Exercise directions: Present every line of the rows below as a JSON list of strings, one string per line, leaving out blank lines.

╭──

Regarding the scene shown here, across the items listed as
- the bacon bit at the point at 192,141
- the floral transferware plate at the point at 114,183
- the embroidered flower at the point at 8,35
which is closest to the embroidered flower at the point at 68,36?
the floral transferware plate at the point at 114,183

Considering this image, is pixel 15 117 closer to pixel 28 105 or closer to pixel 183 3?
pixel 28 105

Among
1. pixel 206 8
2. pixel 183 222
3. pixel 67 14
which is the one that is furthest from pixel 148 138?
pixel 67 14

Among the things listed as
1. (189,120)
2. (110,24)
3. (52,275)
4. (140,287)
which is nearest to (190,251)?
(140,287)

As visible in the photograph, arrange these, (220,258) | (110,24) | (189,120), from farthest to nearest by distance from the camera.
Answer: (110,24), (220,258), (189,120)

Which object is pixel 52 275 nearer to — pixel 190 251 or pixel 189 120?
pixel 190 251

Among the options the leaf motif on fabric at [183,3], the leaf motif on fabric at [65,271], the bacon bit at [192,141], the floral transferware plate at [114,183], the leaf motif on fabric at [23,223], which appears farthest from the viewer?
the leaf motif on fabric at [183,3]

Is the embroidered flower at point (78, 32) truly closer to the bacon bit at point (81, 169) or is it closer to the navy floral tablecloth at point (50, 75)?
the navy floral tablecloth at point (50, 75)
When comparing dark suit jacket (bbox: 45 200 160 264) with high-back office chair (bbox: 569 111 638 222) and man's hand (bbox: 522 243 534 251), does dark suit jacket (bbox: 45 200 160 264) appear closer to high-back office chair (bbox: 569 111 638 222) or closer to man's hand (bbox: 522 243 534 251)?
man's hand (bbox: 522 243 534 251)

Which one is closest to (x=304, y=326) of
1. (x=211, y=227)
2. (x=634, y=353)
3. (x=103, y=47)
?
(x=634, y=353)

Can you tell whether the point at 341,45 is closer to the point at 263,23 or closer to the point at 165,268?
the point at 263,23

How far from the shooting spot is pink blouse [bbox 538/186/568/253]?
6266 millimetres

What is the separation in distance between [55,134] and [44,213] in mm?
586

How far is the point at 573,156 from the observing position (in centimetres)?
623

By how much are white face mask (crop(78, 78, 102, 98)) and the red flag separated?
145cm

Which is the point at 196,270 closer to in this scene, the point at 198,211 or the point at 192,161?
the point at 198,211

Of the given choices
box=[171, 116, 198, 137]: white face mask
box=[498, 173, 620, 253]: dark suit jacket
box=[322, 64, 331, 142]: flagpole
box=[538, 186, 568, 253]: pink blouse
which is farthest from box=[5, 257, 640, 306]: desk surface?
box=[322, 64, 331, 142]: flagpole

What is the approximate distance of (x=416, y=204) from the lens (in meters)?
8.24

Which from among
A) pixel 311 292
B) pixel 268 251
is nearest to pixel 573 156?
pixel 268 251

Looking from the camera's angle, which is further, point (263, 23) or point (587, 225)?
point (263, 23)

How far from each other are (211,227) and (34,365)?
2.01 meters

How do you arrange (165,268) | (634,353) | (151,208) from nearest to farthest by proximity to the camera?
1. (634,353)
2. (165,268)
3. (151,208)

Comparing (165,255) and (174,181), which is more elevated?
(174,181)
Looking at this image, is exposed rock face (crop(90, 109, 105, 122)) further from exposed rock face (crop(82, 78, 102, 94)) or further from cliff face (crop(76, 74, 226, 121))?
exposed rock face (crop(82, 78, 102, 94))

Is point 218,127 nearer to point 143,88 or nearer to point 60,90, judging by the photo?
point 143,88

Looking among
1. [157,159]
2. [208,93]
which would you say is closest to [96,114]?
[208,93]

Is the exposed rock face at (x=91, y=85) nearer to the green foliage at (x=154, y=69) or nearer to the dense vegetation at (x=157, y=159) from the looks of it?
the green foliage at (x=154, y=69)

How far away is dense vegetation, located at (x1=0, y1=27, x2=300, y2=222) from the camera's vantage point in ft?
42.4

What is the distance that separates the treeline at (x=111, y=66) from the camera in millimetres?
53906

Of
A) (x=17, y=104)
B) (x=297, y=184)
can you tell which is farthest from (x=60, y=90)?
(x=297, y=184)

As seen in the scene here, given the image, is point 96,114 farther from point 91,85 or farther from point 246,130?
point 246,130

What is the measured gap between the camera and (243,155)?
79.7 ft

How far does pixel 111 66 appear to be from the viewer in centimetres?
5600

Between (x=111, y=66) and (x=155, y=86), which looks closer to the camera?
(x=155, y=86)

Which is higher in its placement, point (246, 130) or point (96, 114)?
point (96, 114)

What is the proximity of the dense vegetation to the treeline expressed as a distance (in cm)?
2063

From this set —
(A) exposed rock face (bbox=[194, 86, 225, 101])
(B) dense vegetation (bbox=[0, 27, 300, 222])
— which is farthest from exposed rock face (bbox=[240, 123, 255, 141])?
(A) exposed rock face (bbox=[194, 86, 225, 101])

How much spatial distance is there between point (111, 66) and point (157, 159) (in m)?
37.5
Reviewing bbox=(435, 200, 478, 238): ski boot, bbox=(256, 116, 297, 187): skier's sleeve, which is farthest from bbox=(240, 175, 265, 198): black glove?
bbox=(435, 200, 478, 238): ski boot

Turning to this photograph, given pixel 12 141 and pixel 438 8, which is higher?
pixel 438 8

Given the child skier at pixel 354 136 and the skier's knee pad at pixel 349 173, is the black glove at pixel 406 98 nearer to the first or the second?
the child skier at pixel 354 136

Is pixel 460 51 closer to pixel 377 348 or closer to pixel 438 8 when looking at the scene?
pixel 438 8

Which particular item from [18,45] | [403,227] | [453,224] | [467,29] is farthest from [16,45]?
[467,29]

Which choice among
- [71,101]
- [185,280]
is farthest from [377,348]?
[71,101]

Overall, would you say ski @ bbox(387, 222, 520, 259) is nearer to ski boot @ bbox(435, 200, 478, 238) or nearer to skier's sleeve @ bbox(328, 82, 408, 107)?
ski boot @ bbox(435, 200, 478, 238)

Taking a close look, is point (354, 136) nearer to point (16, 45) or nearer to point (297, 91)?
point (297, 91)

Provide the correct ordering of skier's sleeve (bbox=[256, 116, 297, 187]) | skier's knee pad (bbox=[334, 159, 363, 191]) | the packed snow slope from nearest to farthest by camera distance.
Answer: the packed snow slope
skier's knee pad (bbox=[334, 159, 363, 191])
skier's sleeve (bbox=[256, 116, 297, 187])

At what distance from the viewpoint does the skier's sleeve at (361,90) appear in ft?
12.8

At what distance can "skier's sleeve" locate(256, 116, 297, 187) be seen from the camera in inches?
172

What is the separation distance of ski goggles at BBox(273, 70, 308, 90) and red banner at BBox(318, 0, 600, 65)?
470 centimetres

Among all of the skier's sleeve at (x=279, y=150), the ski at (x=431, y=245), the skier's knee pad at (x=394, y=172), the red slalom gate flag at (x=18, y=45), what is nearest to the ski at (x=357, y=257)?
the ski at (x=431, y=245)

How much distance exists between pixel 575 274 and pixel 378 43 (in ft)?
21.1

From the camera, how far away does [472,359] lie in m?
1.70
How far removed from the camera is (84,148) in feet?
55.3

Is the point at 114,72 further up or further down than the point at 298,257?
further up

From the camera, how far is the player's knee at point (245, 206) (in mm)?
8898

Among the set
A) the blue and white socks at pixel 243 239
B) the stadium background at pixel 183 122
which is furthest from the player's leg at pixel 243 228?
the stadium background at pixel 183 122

╰──

Result:
[
  "Regarding the scene shown here, across the items listed as",
  "- the bacon bit at the point at 192,141",
  "- the floral transferware plate at the point at 114,183",
  "- the embroidered flower at the point at 8,35",
  "which is closest to the embroidered flower at the point at 68,36?",
  "the floral transferware plate at the point at 114,183",
  "Considering this image, is pixel 15 117 closer to pixel 28 105 or closer to pixel 183 3?",
  "pixel 28 105",
  "Among",
  "1. pixel 206 8",
  "2. pixel 183 222",
  "3. pixel 67 14",
  "which is the one that is furthest from pixel 148 138?",
  "pixel 67 14",
  "Among the things listed as",
  "1. (189,120)",
  "2. (110,24)",
  "3. (52,275)",
  "4. (140,287)",
  "which is nearest to (190,251)?",
  "(140,287)",
  "As visible in the photograph, arrange these, (220,258) | (110,24) | (189,120), from farthest to nearest by distance from the camera.",
  "Answer: (110,24), (220,258), (189,120)",
  "Which object is pixel 52 275 nearer to — pixel 190 251 or pixel 189 120?",
  "pixel 190 251",
  "Among the options the leaf motif on fabric at [183,3], the leaf motif on fabric at [65,271], the bacon bit at [192,141], the floral transferware plate at [114,183], the leaf motif on fabric at [23,223], which appears farthest from the viewer?",
  "the leaf motif on fabric at [183,3]",
  "Is the embroidered flower at point (78, 32) truly closer to the bacon bit at point (81, 169) or is it closer to the navy floral tablecloth at point (50, 75)?",
  "the navy floral tablecloth at point (50, 75)",
  "When comparing dark suit jacket (bbox: 45 200 160 264) with high-back office chair (bbox: 569 111 638 222) and man's hand (bbox: 522 243 534 251), does dark suit jacket (bbox: 45 200 160 264) appear closer to high-back office chair (bbox: 569 111 638 222) or closer to man's hand (bbox: 522 243 534 251)?",
  "man's hand (bbox: 522 243 534 251)",
  "Which one is closest to (x=304, y=326) of",
  "1. (x=211, y=227)",
  "2. (x=634, y=353)",
  "3. (x=103, y=47)",
  "?",
  "(x=634, y=353)",
  "Can you tell whether the point at 341,45 is closer to the point at 263,23 or closer to the point at 165,268?",
  "the point at 263,23",
  "How far from the shooting spot is pink blouse [bbox 538/186/568/253]?",
  "6266 millimetres",
  "What is the separation in distance between [55,134] and [44,213] in mm?",
  "586",
  "How far is the point at 573,156 from the observing position (in centimetres)?",
  "623",
  "By how much are white face mask (crop(78, 78, 102, 98)) and the red flag separated?",
  "145cm",
  "Which is the point at 196,270 closer to in this scene, the point at 198,211 or the point at 192,161?",
  "the point at 198,211",
  "Of the given choices",
  "box=[171, 116, 198, 137]: white face mask",
  "box=[498, 173, 620, 253]: dark suit jacket",
  "box=[322, 64, 331, 142]: flagpole",
  "box=[538, 186, 568, 253]: pink blouse",
  "which is farthest from box=[5, 257, 640, 306]: desk surface?",
  "box=[322, 64, 331, 142]: flagpole",
  "What is the approximate distance of (x=416, y=204) from the lens (in meters)?",
  "8.24",
  "Which from among",
  "A) pixel 311 292",
  "B) pixel 268 251",
  "is nearest to pixel 573 156?",
  "pixel 268 251",
  "Looking from the camera's angle, which is further, point (263, 23) or point (587, 225)?",
  "point (263, 23)",
  "How far from each other are (211,227) and (34,365)?",
  "2.01 meters",
  "How do you arrange (165,268) | (634,353) | (151,208) from nearest to farthest by proximity to the camera?",
  "1. (634,353)",
  "2. (165,268)",
  "3. (151,208)",
  "Comparing (165,255) and (174,181), which is more elevated?",
  "(174,181)",
  "Looking at this image, is exposed rock face (crop(90, 109, 105, 122)) further from exposed rock face (crop(82, 78, 102, 94)) or further from cliff face (crop(76, 74, 226, 121))?",
  "exposed rock face (crop(82, 78, 102, 94))",
  "Is point 218,127 nearer to point 143,88 or nearer to point 60,90, judging by the photo?",
  "point 143,88",
  "Looking among",
  "1. [157,159]",
  "2. [208,93]",
  "which would you say is closest to [96,114]?",
  "[208,93]",
  "Is the exposed rock face at (x=91, y=85) nearer to the green foliage at (x=154, y=69) or nearer to the dense vegetation at (x=157, y=159) from the looks of it?",
  "the green foliage at (x=154, y=69)",
  "How far away is dense vegetation, located at (x1=0, y1=27, x2=300, y2=222) from the camera's vantage point in ft?",
  "42.4",
  "What is the distance that separates the treeline at (x=111, y=66) from the camera in millimetres?",
  "53906",
  "Of",
  "A) (x=17, y=104)",
  "B) (x=297, y=184)",
  "can you tell which is farthest from (x=60, y=90)?",
  "(x=297, y=184)",
  "As seen in the scene here, given the image, is point 96,114 farther from point 91,85 or farther from point 246,130?",
  "point 246,130",
  "What is the measured gap between the camera and (243,155)?",
  "79.7 ft",
  "How far does pixel 111 66 appear to be from the viewer in centimetres?",
  "5600",
  "Between (x=111, y=66) and (x=155, y=86), which looks closer to the camera?",
  "(x=155, y=86)",
  "Which is higher in its placement, point (246, 130) or point (96, 114)?",
  "point (96, 114)",
  "What is the proximity of the dense vegetation to the treeline expressed as a distance (in cm)?",
  "2063",
  "From this set —",
  "(A) exposed rock face (bbox=[194, 86, 225, 101])",
  "(B) dense vegetation (bbox=[0, 27, 300, 222])",
  "— which is farthest from exposed rock face (bbox=[240, 123, 255, 141])?",
  "(A) exposed rock face (bbox=[194, 86, 225, 101])",
  "How much spatial distance is there between point (111, 66) and point (157, 159) (in m)?",
  "37.5",
  "Reviewing bbox=(435, 200, 478, 238): ski boot, bbox=(256, 116, 297, 187): skier's sleeve, which is farthest from bbox=(240, 175, 265, 198): black glove?",
  "bbox=(435, 200, 478, 238): ski boot",
  "Turning to this photograph, given pixel 12 141 and pixel 438 8, which is higher?",
  "pixel 438 8",
  "Given the child skier at pixel 354 136 and the skier's knee pad at pixel 349 173, is the black glove at pixel 406 98 nearer to the first or the second?",
  "the child skier at pixel 354 136",
  "Is pixel 460 51 closer to pixel 377 348 or closer to pixel 438 8 when looking at the scene?",
  "pixel 438 8",
  "Which particular item from [18,45] | [403,227] | [453,224] | [467,29] is farthest from [16,45]?",
  "[467,29]",
  "Which choice among",
  "- [71,101]",
  "- [185,280]",
  "is farthest from [377,348]?",
  "[71,101]",
  "Overall, would you say ski @ bbox(387, 222, 520, 259) is nearer to ski boot @ bbox(435, 200, 478, 238) or nearer to skier's sleeve @ bbox(328, 82, 408, 107)?",
  "ski boot @ bbox(435, 200, 478, 238)",
  "Taking a close look, is point (354, 136) nearer to point (16, 45) or nearer to point (297, 91)?",
  "point (297, 91)",
  "Provide the correct ordering of skier's sleeve (bbox=[256, 116, 297, 187]) | skier's knee pad (bbox=[334, 159, 363, 191]) | the packed snow slope from nearest to farthest by camera distance.",
  "Answer: the packed snow slope",
  "skier's knee pad (bbox=[334, 159, 363, 191])",
  "skier's sleeve (bbox=[256, 116, 297, 187])",
  "At what distance from the viewpoint does the skier's sleeve at (361,90) appear in ft?",
  "12.8",
  "At what distance can \"skier's sleeve\" locate(256, 116, 297, 187) be seen from the camera in inches?",
  "172",
  "What is the separation distance of ski goggles at BBox(273, 70, 308, 90) and red banner at BBox(318, 0, 600, 65)?",
  "470 centimetres",
  "Among all of the skier's sleeve at (x=279, y=150), the ski at (x=431, y=245), the skier's knee pad at (x=394, y=172), the red slalom gate flag at (x=18, y=45), what is nearest to the ski at (x=357, y=257)?",
  "the ski at (x=431, y=245)",
  "How much distance exists between pixel 575 274 and pixel 378 43 (in ft)?",
  "21.1",
  "From the camera, how far away does [472,359] lie in m?",
  "1.70",
  "How far removed from the camera is (84,148) in feet?",
  "55.3",
  "Is the point at 114,72 further up or further down than the point at 298,257?",
  "further up",
  "From the camera, how far is the player's knee at point (245, 206) (in mm)?",
  "8898",
  "Among the set",
  "A) the blue and white socks at pixel 243 239",
  "B) the stadium background at pixel 183 122",
  "which is furthest from the player's leg at pixel 243 228?",
  "the stadium background at pixel 183 122"
]